Mark Warkentin is proof you can go home again.
After swimming all over the world, Warkentin is back where he started in competitive swimming, the Santa Barbara Swim Club. The 2008 U.S. Olympian, four-time AllAmerican at USC and four-time CIF-Southern Section champion at San Marcos High, is now developing youth swimmers as coach of the club.
Warkentin was a phenom at San Marcos High from 1994-98. He never lost an individual event in his four years swimming for the Royals in dual meets and league finals. He holds school records in five events and is the league record holder in the 500 freestyle.
He continued his success in college at USC and at the international level.
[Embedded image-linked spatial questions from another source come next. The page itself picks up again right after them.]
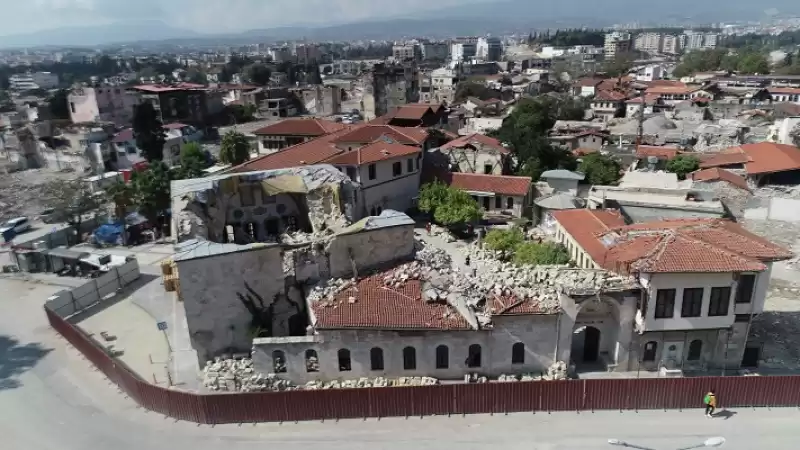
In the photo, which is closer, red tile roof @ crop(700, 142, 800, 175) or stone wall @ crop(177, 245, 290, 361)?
stone wall @ crop(177, 245, 290, 361)

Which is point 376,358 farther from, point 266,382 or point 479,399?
point 266,382

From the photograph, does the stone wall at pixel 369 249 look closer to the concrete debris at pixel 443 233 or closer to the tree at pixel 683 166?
the concrete debris at pixel 443 233

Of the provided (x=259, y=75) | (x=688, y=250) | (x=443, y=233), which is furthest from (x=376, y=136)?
(x=259, y=75)

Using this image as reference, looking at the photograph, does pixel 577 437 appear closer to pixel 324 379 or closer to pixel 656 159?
pixel 324 379

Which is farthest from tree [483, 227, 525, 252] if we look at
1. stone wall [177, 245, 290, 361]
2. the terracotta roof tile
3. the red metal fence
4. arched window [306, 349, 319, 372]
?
arched window [306, 349, 319, 372]

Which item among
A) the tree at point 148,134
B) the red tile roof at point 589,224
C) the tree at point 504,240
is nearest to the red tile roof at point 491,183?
the red tile roof at point 589,224

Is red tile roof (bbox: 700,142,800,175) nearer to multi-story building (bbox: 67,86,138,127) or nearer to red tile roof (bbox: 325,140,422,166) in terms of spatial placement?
red tile roof (bbox: 325,140,422,166)

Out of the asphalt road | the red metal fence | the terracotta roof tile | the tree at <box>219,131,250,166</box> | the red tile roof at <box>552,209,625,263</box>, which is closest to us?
the asphalt road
He placed eighth in the 400 free at the 1996 Olympic Trials, won a gold medal in the 400 free at the 1998 Goodwill Games and took home five golds (200, 400 and 800 freestyle, 4×200 free relay and open water events) from the 1999 World University Games.
He turned his focus to open water swimming and became one of best in the world. He won the 25k race at the USA Swimming National championships and took bronze medals in the 5k and 10k races in 2006. That same year, he captured the 10k at the World Cup in Belem, Brazil, where in the swift current of the Amazon River, he was timed in a blazing 1 hour, 26 minutes.
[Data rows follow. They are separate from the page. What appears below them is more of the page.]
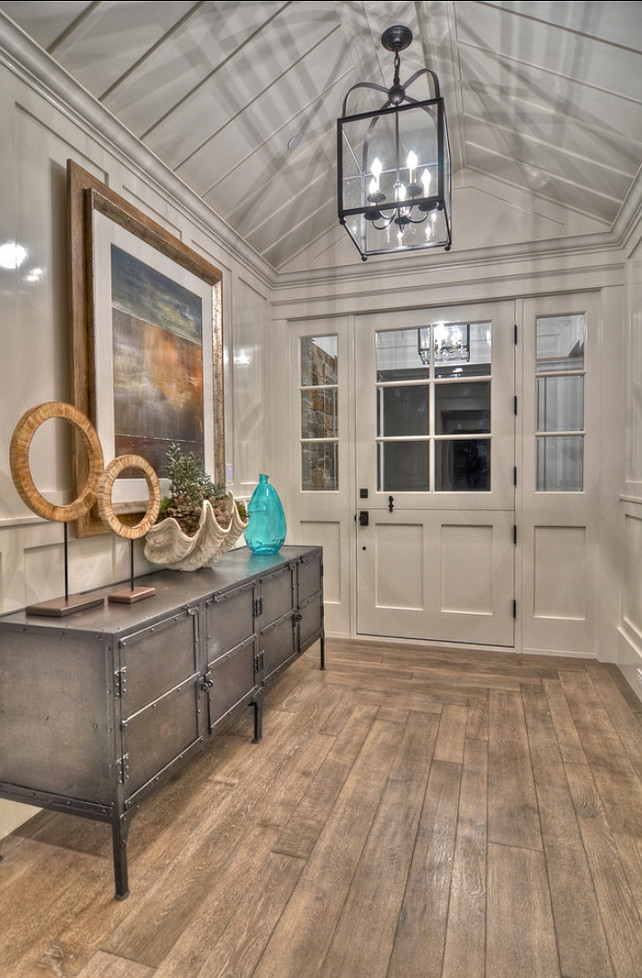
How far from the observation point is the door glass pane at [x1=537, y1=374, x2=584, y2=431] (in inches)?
138

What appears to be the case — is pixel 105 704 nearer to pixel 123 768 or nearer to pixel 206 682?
pixel 123 768

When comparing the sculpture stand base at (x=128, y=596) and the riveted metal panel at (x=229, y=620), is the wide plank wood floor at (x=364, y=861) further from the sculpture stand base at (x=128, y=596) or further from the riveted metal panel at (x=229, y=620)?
the sculpture stand base at (x=128, y=596)

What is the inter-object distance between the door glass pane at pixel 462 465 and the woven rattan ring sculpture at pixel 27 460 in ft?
8.05

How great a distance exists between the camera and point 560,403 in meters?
3.54

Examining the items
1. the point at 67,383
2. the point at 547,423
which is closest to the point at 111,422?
the point at 67,383

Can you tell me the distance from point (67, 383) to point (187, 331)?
0.90m

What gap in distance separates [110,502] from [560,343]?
3.00m

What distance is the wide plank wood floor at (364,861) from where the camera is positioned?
1.38 metres

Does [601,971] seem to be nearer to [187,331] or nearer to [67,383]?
[67,383]

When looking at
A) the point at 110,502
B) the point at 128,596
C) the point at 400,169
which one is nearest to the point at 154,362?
the point at 110,502

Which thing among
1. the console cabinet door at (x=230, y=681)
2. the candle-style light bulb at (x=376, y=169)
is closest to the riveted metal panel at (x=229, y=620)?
the console cabinet door at (x=230, y=681)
“The 2006 race was the last World Cup race ever held in the Amazon,” he said.
In 2007, Warkentin placed fourth in the 25k at the World Championships in Melbourne, Australia, repeated as the 25k national champion and again won bronze in the 5k and 10k and won the 10k at the U.S. Olympic Trials.
In 2009, he earned a silver in the 25k and took seventh in the 10k at the World Championships in Seville, Spain, to earn a spot in the field at 2008 Olympic Games in Beijing, China.
He dug deep to qualify for the Olympics. “Only the top 10 finishers from this race would qualify, and with 3,000 meters left I was in a tightly bunched group of (approximately) eight athletes vying for the last four spots,” Warkentin said. “The physical nature of that 3,000 meters resulted in two red card ejections from the race. After 90 minutes of fastpaced swimming, the final 30-minute sprint was the longest sustained period of pain I’ve ever endured.”
He finished eighth in the first open-water competition in Olympic history.
In 2010, he competed in the Faros Marathon Swim in Croatia and took first place.